En fait, avoir le contrôle plein de notre État de toutes les institutions et les outils politiques, économiques et culturels, bref ÊTRE INDÉPENDANT, c’est la condition indispensable pour faire face à la mondialisation néolibérale qui met en danger non seulement notre économie qui est de plus en plus aliénée aux mains des grandes corporations étrangères, mais qui affaiblit aussi notre État national, notre culture nationale, notre économie nationale et gruge les acquis sociaux de nos concitoyennes et concitoyens, des travailleuses et des travailleurs, précarise la vie de retraités et de nos aînés et condamne les jeunes qui veulent étudier à payer cher pour leurs études, à travailler et à vivre dans l’insécurité croissante des jobs temporaires, mal payés et dans des conditions inadéquates.

════════════════

● Consignes
[1] Selon le passage sur l'indépendance, à quoi l'indépendance est-elle une condition indispensable ?
[2] Pouvez-vous présenter sous forme de liste le paragraphe du passage sur l'indépendance qui commence par « En fait, avoir le contrôle plein », en conservant ses faits principaux ?
[3] Reprenez le passage sur l'indépendance et poursuivez-le à partir de sa dernière phrase.

● Données
════════════════

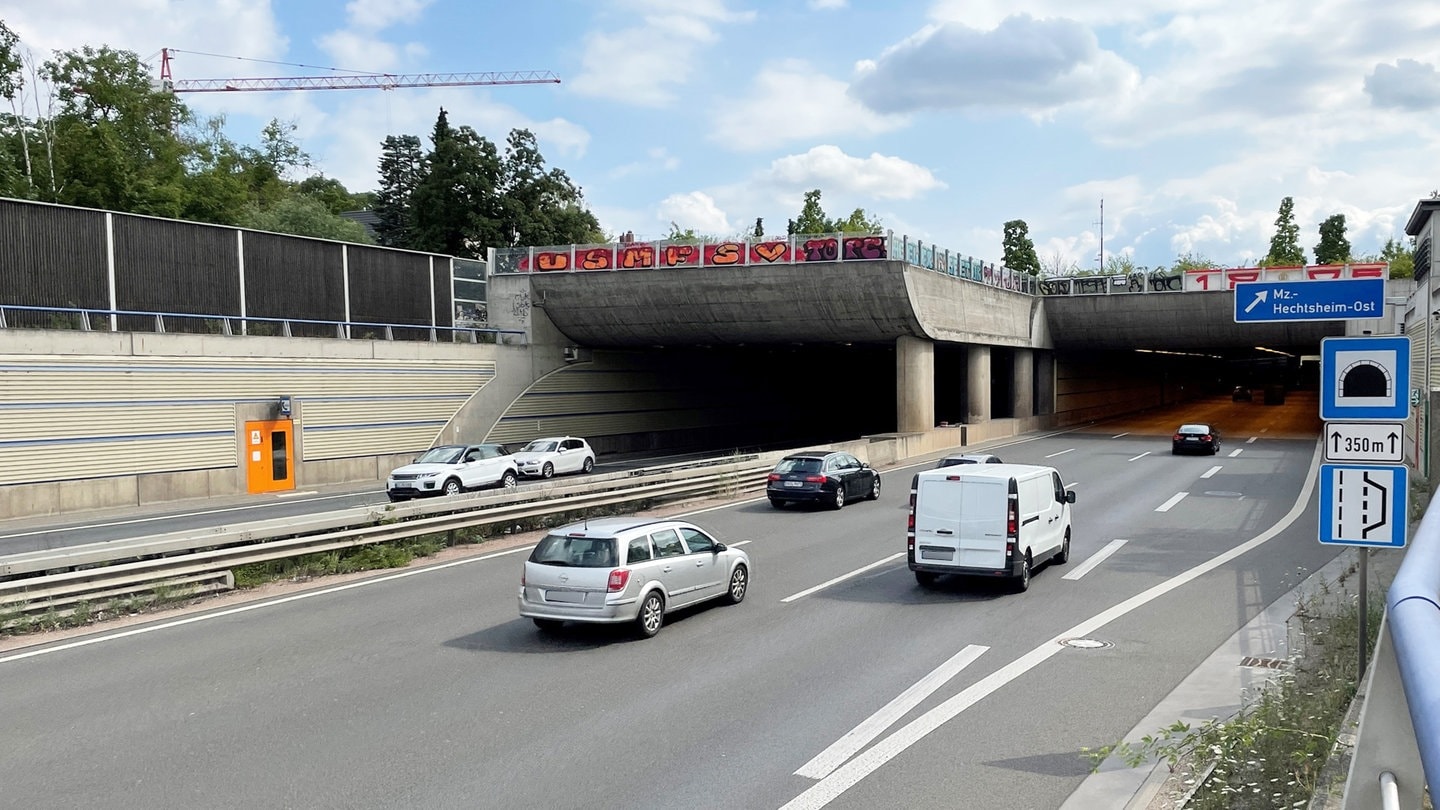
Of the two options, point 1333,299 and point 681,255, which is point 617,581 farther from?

════════════════

● Réponses par consigne
[1] Elle est la condition indispensable pour faire face à la mondialisation néolibérale.

[2]
- Être indépendant, c'est-à-dire que l'État ait le plein contrôle de toutes les institutions et de tous les outils politiques, économiques et culturels, est indispensable pour faire face à la mondialisation néolibérale.
- Cette mondialisation met en danger l'économie, de plus en plus aliénée aux mains des grandes corporations étrangères.
- Elle affaiblit l'État, la culture et l'économie nationaux.
- Elle gruge les acquis sociaux des concitoyennes et concitoyens, des travailleuses et des travailleurs.
- Elle précarise la vie des retraités et des aînés.
- Elle condamne les jeunes à payer cher leurs études, puis à travailler et à vivre dans l'insécurité croissante d'emplois temporaires, mal payés et aux conditions inadéquates.

[3]
Compétitivité et mondialisation obligent, disent les bonzes néolibéraux ! Alors, souveraineté et justice sociale sont aussi les réponses obligées du peuple québécois devant les défis imposés par les politiques antinationales et antisociales de la mondialisation transnationale ! Et pour cela, nous devons aller bien au-delà du vote « stratégique » et réinventer la démocratie depuis sa base, depuis le peuple même, car les véritables changements ne viennent que des peuples qui luttent pour la liberté, la justice, pour être maître chez soi, bref les changements profonds viennent des peuples qui luttent pour leur souveraineté et leur indépendance ! Soyons stratégique, engageons-nous pour les intérêts stratégiques du peuple québécois : souveraineté citoyenne, justice sociale et indépendance nationale ! Retroussons-nous les manches pour réinventer la démocratie au Québec, celle qui vient du peuple ! Et cela, est bien au-delà du vote « stratégique et combien plus emballant. »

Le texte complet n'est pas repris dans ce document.